### What is being asked
Everything from the line with "Kino's Journey DVD Complete Collection" to the end of the data below, both lines included, should be transcribed exactly; please omit the pictures.

### Materials provided

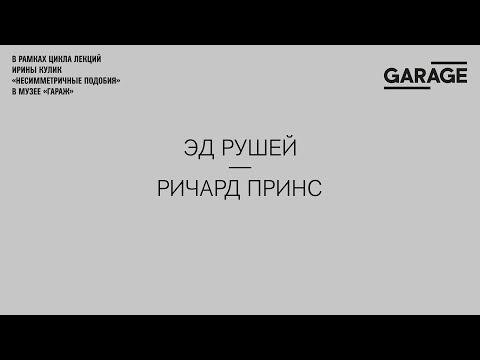 Лекция Ирины Кулик «Эд Рушей — Ричард Принс»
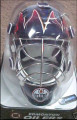 Edmonton Oilers Mini Replica Goalie Mask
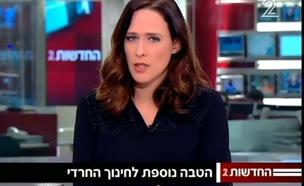 סיכום מושב הקיץ של הכנסת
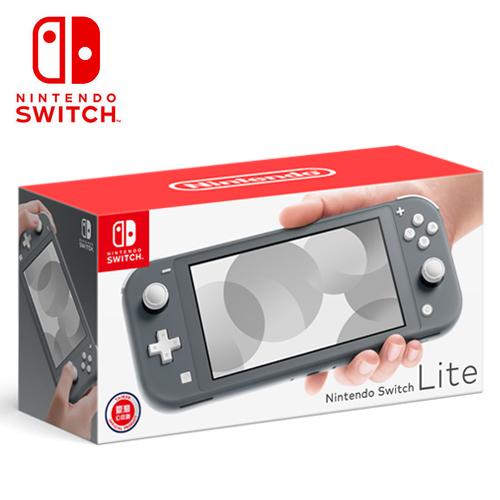 【NS 主機】任天堂 Nintendo Switch Lite 主機 台灣公司貨 (灰色)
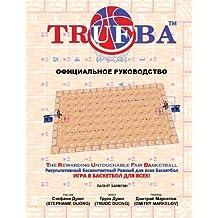 TRUFBA Official Handbook (Russian): The Rewarding Untouchable Fair Basketball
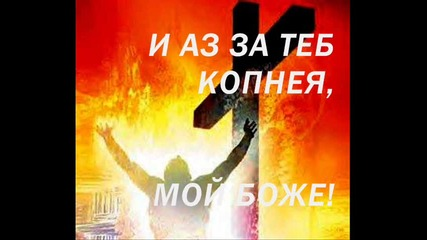 Тъй както въздуха - Хц Благовестие Бургас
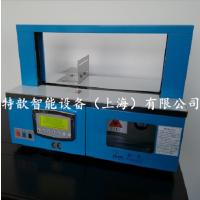 上海特歆HXB-2100A束带机 全自动束带机 OPP束带机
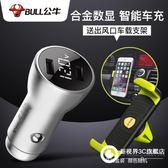 車載充電器 汽車點煙器USB智能快充插頭一拖二多功能手機車充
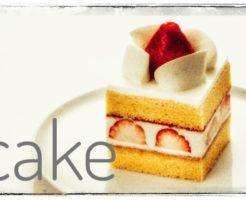 マールブランシュはおいしい?おすすめのケーキはどこで買える?2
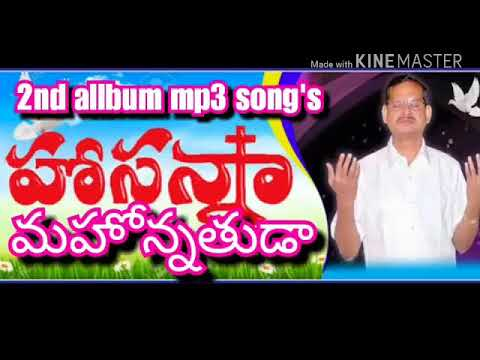 Hosanna ministries mp3 song's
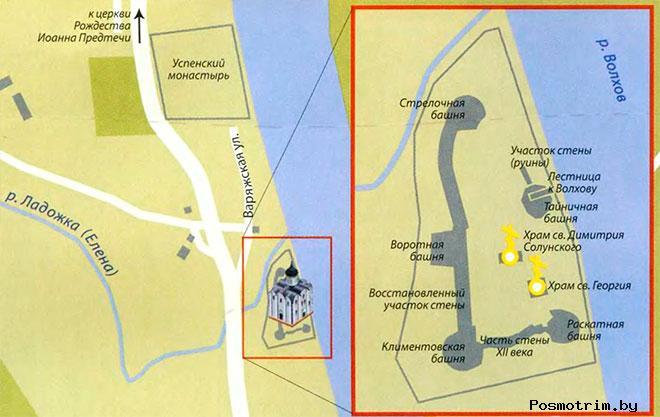 Георгиевская церковь Старой Ладоги режим работы контакты как добраться расположение на карте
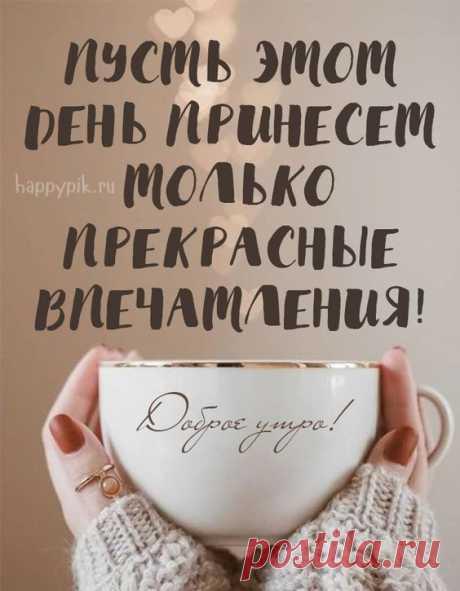 """Мы создали коллекцию картинок """"С добрым утром"""" для истинных ценителей напитка. Сохраняйте себе на телефон и делитесь бодростью с окружающими."""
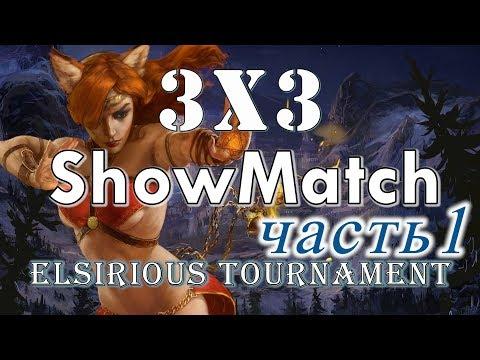 видео: 3vs3 ШОУ-МАТЧ! elsirious tournament (Часть1)  prime world
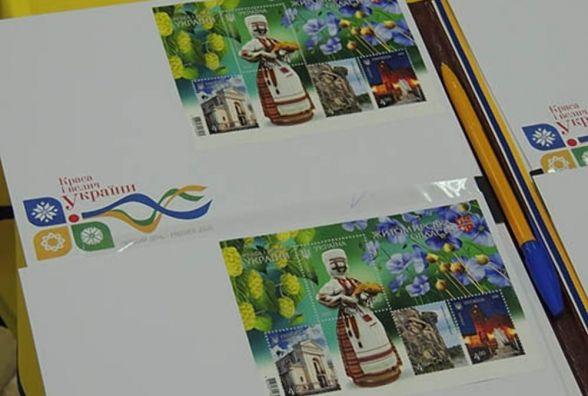 У Житомирі презентували унікальний блок, марку і конверт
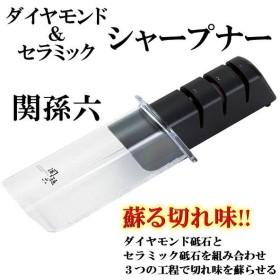 貝印 ダイヤモンド&セラミック シャープナー AP-0308
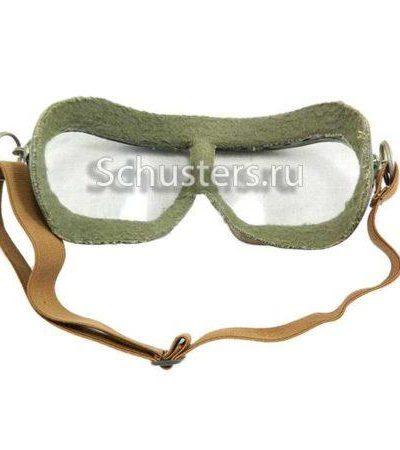 paratrooper glasses
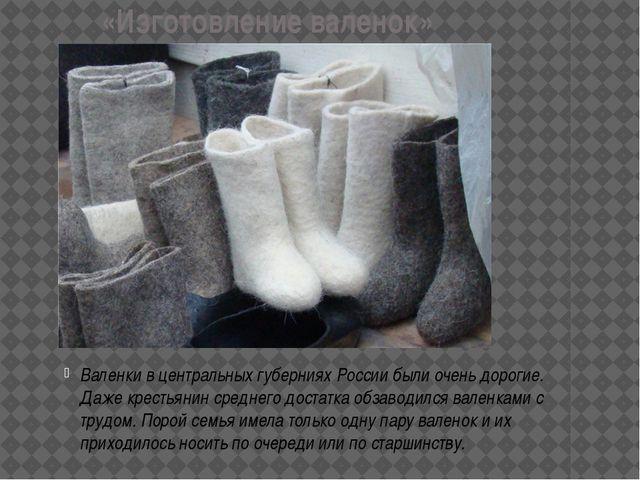 «Изготовление валенок» Валенки в центральных губерниях России были очень доро...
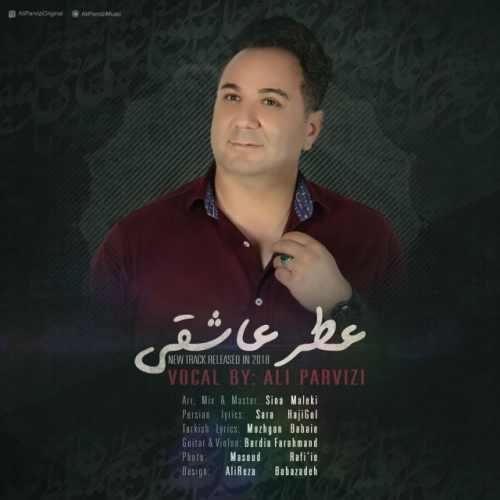 دانلود آهنگ جدید علی پرویزی بنام عطرِ عاشقی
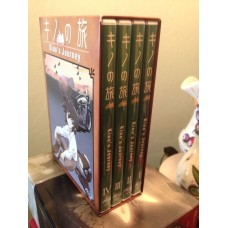 Kino's Journey DVD Complete Collection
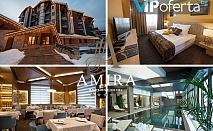 Еднодневен уикенд пакет със закуска или закуска и вечеря, ползване на СПА и басейн от Амира Бутик Хотел 5*, Банско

### Response to this exercise
 Kino's Journey DVD Complete Collection
 Еднодневен уикенд пакет със закуска или закуска и вечеря, ползване на СПА и басейн от Амира Бутик Хотел 5*, Банско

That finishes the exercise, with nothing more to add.